=== Vorgelegter Text ===

Zu Datafox und „Weib“.

Meine Mutter und Großmutter, und so noch einige Generationen zurück und alle in ländlicher Umgebung, haben von sich stets und nur als „Weib/Weiber“ gesprochen.
„Frauen“ gehörten einer anderen Gesellschaftssicht an.

Und es gab ein deutliches Unterscheidungsmerkmal: Weiber tragen auch sonntags ein Kopftuch, freilich ein besseres; Frauen tragen Hüte.

Ganz mittelalterliche Verhältnisse bis ins 20. Jhdt. :wink:

Fritz

Hallo Fritz!

Meine Mutter und Großmutter, und so noch einige Generationen
zurück und alle in ländlicher Umgebung, haben von sich stets
und nur als „Weib/Weiber“ gesprochen.

Selbst heutzutage ist im Raum Osttirol der Begriff „die Weibischen“ alltäglich, erscheint mir dort keineswegs abwertend und wird auch von den Frauen benützt.

Ganz mittelalterliche Verhältnisse bis ins 20. Jhdt. :wink:

Tjal im heiligen Land Tirol auch bis ins 21.Jhdt. :wink:)

Gruß
Barney

hi,

Meine Mutter und Großmutter, und so noch einige Generationen
zurück und alle in ländlicher Umgebung, haben von sich stets
und nur als „Weib/Weiber“ gesprochen.

ja, meine großmutter tut das immer noch. es wird immer fälschlicherweise als „sie setzt sich selbst als frau herab“ interpretiert.

deswegen schrieb ich ja, daß „weib“ nur heute ein schimpfwort ist.

=== Datensätze ===

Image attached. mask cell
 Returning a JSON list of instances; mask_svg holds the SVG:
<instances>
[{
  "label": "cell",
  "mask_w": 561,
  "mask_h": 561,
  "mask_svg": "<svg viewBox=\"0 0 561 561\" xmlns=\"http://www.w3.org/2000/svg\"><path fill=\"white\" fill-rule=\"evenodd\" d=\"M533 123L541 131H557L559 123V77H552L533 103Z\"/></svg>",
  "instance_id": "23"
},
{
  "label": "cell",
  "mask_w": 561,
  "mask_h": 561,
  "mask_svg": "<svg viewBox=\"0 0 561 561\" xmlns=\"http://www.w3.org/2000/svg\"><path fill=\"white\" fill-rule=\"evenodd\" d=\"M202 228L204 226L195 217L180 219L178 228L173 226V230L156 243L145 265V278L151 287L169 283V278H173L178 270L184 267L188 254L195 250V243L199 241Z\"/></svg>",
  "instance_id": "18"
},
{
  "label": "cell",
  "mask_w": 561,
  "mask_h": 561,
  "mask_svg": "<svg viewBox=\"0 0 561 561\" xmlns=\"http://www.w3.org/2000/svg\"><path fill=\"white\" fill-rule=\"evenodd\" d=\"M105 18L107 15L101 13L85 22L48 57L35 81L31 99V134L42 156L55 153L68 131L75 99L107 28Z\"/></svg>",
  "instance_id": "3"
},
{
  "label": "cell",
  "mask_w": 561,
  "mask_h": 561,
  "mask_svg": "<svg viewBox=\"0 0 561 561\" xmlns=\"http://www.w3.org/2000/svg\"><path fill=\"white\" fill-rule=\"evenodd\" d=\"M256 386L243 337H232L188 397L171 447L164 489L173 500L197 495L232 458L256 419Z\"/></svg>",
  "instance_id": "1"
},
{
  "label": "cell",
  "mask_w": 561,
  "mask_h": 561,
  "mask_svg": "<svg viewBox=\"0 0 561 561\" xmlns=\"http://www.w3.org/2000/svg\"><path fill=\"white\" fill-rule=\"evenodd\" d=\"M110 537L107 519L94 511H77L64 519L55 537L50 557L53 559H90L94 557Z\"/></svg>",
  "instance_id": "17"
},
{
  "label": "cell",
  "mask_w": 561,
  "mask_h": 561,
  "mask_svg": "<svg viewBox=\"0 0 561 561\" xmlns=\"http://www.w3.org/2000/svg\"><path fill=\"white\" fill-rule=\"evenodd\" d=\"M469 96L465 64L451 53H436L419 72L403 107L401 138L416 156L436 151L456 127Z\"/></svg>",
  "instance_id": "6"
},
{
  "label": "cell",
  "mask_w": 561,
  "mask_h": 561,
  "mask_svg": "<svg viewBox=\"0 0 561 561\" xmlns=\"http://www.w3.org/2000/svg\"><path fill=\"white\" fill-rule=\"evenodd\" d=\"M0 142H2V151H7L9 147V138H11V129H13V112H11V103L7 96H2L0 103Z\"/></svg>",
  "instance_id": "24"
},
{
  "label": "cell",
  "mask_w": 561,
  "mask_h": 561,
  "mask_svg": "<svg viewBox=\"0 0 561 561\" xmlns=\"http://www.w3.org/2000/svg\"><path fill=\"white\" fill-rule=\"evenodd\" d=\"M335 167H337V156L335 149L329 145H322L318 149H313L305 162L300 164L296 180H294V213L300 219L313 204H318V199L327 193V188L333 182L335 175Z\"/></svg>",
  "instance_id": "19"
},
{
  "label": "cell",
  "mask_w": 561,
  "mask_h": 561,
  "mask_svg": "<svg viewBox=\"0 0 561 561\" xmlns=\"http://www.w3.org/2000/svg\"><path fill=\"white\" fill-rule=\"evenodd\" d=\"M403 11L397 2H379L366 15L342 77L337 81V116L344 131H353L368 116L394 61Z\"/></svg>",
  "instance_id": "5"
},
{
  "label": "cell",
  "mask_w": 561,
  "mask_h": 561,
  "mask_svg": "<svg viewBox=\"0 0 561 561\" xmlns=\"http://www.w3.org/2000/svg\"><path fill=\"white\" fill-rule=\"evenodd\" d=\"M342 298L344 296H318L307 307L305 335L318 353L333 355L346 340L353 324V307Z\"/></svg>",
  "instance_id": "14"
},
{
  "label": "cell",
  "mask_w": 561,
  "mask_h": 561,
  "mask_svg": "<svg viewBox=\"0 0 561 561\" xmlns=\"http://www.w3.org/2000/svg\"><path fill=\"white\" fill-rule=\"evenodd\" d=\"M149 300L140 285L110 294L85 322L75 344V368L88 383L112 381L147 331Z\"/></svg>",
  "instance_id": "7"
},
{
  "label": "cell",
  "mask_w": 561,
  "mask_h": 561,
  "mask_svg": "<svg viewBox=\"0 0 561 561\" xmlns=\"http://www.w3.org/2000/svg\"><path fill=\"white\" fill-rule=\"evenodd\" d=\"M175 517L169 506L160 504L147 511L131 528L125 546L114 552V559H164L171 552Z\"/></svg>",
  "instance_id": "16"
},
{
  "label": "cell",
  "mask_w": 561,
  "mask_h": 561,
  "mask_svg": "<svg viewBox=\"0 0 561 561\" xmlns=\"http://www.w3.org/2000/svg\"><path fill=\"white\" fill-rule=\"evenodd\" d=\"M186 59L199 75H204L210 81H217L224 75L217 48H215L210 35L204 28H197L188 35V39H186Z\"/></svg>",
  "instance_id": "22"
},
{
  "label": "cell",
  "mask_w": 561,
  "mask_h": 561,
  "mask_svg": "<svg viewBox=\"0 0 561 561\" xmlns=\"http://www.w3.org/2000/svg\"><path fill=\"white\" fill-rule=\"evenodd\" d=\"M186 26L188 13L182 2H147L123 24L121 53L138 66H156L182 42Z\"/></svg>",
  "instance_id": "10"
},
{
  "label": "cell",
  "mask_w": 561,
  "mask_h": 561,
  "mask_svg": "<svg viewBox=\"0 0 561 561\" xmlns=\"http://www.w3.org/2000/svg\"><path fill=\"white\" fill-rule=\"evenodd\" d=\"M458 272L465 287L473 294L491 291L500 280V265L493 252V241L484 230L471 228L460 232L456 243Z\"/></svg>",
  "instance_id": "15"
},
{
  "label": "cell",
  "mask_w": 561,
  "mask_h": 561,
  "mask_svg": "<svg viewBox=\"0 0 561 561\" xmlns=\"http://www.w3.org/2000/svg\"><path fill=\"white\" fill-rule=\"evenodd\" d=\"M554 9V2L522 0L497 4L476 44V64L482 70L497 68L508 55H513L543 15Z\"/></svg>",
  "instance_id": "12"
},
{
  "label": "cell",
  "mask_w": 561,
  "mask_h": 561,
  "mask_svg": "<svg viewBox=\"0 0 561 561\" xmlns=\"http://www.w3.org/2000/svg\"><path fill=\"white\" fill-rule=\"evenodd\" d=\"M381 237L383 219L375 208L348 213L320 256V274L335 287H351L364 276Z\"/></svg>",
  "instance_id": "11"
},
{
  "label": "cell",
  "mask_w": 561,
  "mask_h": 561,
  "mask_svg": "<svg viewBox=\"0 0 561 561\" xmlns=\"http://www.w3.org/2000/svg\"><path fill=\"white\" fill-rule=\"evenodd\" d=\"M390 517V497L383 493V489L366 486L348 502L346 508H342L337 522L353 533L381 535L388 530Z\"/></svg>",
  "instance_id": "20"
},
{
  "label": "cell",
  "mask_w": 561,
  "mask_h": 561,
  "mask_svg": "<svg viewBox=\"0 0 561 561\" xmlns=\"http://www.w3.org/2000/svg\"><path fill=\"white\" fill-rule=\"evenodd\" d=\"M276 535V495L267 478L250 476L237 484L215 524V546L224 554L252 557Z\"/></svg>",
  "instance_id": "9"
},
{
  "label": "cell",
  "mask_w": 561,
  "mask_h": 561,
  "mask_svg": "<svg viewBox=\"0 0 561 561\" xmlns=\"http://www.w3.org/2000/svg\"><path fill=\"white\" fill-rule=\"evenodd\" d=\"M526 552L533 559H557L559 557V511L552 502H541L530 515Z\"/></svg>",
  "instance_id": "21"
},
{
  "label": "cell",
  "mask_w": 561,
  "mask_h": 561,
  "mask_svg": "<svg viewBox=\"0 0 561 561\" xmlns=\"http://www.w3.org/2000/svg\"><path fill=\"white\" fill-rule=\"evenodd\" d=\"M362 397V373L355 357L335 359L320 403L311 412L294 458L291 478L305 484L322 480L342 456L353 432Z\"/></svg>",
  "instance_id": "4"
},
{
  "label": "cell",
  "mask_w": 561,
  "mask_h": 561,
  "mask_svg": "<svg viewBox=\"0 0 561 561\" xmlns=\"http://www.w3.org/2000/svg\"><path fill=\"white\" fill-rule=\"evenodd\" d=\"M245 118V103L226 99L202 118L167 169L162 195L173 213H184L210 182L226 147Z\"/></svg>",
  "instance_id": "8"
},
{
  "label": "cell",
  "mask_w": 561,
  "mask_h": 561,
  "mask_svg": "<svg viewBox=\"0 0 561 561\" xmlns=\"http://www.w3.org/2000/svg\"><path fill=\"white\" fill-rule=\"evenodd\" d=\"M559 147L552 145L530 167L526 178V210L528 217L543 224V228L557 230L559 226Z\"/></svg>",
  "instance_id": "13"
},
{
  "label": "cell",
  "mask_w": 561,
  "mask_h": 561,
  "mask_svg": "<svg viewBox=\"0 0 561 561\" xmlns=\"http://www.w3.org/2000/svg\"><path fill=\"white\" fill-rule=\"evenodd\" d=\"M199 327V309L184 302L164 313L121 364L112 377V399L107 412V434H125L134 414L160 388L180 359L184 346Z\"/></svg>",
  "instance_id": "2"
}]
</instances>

===
=== Datensätze ===

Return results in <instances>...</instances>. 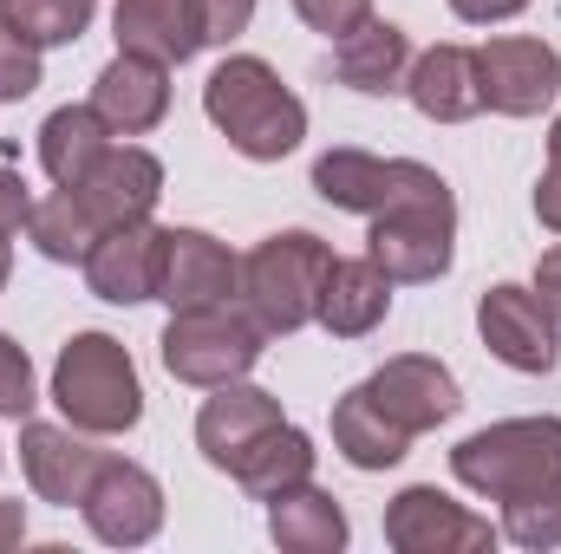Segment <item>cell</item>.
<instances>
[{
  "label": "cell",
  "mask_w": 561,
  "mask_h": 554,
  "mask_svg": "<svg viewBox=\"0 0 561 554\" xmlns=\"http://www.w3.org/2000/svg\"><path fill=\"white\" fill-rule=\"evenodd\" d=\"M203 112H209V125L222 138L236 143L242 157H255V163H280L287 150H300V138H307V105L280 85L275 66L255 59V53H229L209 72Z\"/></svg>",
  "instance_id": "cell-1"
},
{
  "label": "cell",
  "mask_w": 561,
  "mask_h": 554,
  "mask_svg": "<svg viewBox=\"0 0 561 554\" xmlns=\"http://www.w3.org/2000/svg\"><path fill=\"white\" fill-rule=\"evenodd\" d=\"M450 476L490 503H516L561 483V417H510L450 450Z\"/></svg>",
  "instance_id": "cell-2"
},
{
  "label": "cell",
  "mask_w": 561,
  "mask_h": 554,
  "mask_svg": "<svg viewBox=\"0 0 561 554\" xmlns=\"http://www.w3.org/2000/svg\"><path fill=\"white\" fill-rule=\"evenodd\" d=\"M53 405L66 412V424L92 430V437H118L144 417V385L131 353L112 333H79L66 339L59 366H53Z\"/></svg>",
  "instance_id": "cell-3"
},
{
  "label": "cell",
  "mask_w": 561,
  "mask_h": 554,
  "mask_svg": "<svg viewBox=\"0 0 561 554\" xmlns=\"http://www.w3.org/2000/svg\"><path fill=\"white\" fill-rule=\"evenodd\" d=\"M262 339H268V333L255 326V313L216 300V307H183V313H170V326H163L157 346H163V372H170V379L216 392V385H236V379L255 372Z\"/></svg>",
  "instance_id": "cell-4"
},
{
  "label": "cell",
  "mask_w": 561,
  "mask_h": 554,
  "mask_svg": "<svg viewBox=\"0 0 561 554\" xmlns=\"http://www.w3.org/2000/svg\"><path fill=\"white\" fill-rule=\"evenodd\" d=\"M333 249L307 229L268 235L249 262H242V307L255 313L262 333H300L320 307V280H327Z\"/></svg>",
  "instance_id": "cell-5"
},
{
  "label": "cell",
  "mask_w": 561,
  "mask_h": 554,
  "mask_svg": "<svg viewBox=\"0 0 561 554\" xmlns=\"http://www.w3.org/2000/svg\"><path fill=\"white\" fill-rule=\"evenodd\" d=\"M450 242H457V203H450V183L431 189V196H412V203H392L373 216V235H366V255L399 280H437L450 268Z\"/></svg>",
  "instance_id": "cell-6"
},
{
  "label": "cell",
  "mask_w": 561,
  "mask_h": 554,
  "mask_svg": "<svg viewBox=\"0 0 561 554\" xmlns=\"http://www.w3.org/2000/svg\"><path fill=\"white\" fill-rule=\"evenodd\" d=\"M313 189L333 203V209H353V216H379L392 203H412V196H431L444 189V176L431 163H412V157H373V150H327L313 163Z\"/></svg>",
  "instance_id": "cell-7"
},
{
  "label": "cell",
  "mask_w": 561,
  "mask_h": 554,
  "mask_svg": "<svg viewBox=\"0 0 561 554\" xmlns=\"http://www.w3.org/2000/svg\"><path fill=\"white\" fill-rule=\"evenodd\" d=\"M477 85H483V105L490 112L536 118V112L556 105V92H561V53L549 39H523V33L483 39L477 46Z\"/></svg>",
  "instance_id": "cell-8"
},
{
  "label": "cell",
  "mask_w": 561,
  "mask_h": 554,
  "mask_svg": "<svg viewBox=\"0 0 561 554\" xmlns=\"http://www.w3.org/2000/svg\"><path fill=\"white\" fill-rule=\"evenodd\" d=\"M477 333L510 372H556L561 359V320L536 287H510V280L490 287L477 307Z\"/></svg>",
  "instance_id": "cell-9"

===

● Kurze Aufgabe 1:
Beantworte diese Fragen zum Text über das Wort „Weib“:
(a) Woran ließen sich Weiber und Frauen laut dem ersten Beitrag deutlich unterscheiden?
(b) In welchem Raum ist der Begriff „die Weibischen“ laut Barney heute noch alltäglich?
(c) Als was gilt „Weib“ laut dem letzten Beitrag nur heute?
● Kurze Aufgabe 2: Gib aus dem Text über das Wort „Weib“ den Abschnitt zwischen „Zu Datafox und“ und „Hallo Fritz!“ einschließlich wieder. Ersetze darin „Kopftuch“ durch „Halstuch“.

● Erwartete Antwort 1:
(a) Weiber tragen auch sonntags ein Kopftuch, freilich ein besseres, und Frauen tragen Hüte.
(b) Im Raum Osttirol.
(c) Als Schimpfwort.

● Erwartete Antwort 2:
Zu Datafox und „Weib“.

Meine Mutter und Großmutter, und so noch einige Generationen zurück und alle in ländlicher Umgebung, haben von sich stets und nur als „Weib/Weiber“ gesprochen.
„Frauen“ gehörten einer anderen Gesellschaftssicht an.

Und es gab ein deutliches Unterscheidungsmerkmal: Weiber tragen auch sonntags ein Halstuch, freilich ein besseres; Frauen tragen Hüte.

Ganz mittelalterliche Verhältnisse bis ins 20. Jhdt. :wink:

Fritz

Hallo Fritz!